## Request
From the listing that follows, extract every line and set it down unaltered.

## The records
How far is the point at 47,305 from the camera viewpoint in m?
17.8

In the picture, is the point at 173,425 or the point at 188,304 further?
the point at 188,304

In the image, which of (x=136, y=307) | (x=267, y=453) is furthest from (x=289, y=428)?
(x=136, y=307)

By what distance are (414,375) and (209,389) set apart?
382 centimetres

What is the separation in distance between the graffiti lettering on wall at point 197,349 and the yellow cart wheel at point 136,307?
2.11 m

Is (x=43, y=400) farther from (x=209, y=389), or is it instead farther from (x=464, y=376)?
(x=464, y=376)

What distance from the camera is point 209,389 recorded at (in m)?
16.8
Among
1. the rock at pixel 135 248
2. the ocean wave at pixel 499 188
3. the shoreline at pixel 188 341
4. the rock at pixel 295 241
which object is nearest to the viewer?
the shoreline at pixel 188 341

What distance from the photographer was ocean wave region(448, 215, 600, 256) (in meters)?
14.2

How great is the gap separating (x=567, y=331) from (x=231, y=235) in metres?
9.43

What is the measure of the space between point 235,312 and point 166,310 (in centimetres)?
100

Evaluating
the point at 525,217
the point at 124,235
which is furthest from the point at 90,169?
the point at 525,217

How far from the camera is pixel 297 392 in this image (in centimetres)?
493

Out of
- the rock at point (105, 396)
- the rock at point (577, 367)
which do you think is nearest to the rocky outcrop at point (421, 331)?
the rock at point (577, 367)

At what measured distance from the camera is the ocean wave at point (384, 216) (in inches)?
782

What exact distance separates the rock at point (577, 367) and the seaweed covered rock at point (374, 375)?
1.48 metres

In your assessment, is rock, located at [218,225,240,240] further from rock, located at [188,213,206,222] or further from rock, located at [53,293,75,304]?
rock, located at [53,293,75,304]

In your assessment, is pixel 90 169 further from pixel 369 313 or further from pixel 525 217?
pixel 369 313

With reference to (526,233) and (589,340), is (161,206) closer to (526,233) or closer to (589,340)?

## Answer to this problem
How far is the point at 47,305 from the camera viewpoint in m?
17.8

In the picture, is the point at 173,425 or the point at 188,304 further?
the point at 188,304

In the image, which of (x=136, y=307) | (x=267, y=453) is furthest from (x=289, y=428)?
(x=136, y=307)

By what distance are (414,375) and (209,389) set apart?
382 centimetres

What is the separation in distance between the graffiti lettering on wall at point 197,349 and the yellow cart wheel at point 136,307?
2.11 m

Is (x=43, y=400) farther from (x=209, y=389), or is it instead farther from (x=464, y=376)?
(x=464, y=376)

What distance from the camera is point 209,389 recorded at (in m)?
16.8
Among
1. the rock at pixel 135 248
2. the ocean wave at pixel 499 188
3. the shoreline at pixel 188 341
4. the rock at pixel 295 241
which object is nearest to the viewer?
the shoreline at pixel 188 341

What distance from the photographer was ocean wave region(448, 215, 600, 256) (in meters)?
14.2

How great is the gap separating (x=567, y=331) from (x=231, y=235) in metres?
9.43

What is the measure of the space between point 235,312 and point 166,310 (in centimetres)?
100

Evaluating
the point at 525,217
the point at 124,235
which is furthest from the point at 90,169?
the point at 525,217

How far from the camera is pixel 297 392 in this image (in centimetres)?
493

Out of
- the rock at point (105, 396)
- the rock at point (577, 367)
which do you think is nearest to the rocky outcrop at point (421, 331)?
the rock at point (577, 367)

At what measured distance from the camera is the ocean wave at point (384, 216) (in inches)?
782

What exact distance separates the rock at point (577, 367) and the seaweed covered rock at point (374, 375)?
1.48 metres

In your assessment, is rock, located at [218,225,240,240] further from rock, located at [188,213,206,222] or further from rock, located at [53,293,75,304]?
rock, located at [53,293,75,304]

In your assessment, is pixel 90 169 further from pixel 369 313 or further from pixel 525 217?
pixel 369 313

With reference to (526,233) and (589,340), is (161,206) closer to (526,233) or closer to (589,340)?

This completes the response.